Electrostatic discharge can damage the bearing of a machine or can change its rotor dynamics, which may damage to the shaft of a machine. The rework of a shaft is very expensive; therefore, proper inspection and maintenance of voltage mitigation system can help you to avoid this problem. Usually all VFD-driven motors are at risk to bearing damage but you should not ignore the shaft grounding to protect bearings of the motor. An effective method of shaft grounding is essential if you want to save money.

Although the manufacturers of AC induction motors provide inverter-ready models but these motors have insulation only for the windings and bearings are often ignored. NEMA (national electrical manufacturers association) has recommended that motor bearings should have protection against damaging electrical discharges. It is a well-known fact that VFDs (variable frequency drives) can create motor shaft voltages that can destroy bearings which may also cause premature failure of the motor. The utilization of VFDs to direct the operations of AC motors is increasing dramatically these days.

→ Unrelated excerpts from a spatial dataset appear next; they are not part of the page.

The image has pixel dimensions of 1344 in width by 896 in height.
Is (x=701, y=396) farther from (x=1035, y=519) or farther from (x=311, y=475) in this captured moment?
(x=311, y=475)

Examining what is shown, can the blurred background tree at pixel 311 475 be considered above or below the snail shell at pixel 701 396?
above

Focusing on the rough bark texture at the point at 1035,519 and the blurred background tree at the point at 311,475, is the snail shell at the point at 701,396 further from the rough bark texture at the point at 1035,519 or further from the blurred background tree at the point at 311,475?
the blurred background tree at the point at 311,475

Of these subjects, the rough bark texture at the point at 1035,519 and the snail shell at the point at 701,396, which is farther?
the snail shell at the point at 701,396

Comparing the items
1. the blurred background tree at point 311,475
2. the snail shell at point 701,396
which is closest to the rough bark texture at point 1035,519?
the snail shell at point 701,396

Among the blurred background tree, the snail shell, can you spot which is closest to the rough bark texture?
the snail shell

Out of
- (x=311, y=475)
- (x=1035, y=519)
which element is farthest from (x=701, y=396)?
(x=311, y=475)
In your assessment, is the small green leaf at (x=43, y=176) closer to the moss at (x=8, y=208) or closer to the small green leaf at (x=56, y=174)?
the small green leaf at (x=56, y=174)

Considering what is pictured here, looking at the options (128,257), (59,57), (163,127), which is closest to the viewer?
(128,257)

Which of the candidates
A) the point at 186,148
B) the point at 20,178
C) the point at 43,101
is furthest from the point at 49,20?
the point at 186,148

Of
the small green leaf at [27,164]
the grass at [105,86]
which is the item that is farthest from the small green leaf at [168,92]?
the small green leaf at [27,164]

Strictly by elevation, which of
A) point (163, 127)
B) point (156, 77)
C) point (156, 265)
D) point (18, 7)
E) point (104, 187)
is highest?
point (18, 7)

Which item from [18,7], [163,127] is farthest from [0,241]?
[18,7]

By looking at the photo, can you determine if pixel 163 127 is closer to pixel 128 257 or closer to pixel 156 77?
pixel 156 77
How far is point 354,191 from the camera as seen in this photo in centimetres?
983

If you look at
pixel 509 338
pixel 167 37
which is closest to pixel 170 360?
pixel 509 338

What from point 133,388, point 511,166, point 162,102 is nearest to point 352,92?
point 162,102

In addition to the high-efficiency and low operational costs, they also save a considerable amount of energy.

Minimizing the harm caused to AC motors from the current in the shaft is a big challenge for the engineers and the designers. As soon as the operation starts, VFD stimulates critical voltages on the shaft of motor until the discharge path to the frame is found. Generally, the bearings of motors form the pathway of slightest resistance. As soon as the voltage overcomes the resistance offered by the oil layer, shaft current starts to discharge in the ball bearings of the motor. This phenomenon persists until the time the bearings turn out to be rough with extreme noise, which finally leads to failure. How can you eliminate unwanted currents? In case of static discharge, check the grounding i.e. straps may be corroded or have become loose. If you are suspecting VFDs as a source of electric discharge then have a look at the quality and the length of the cable.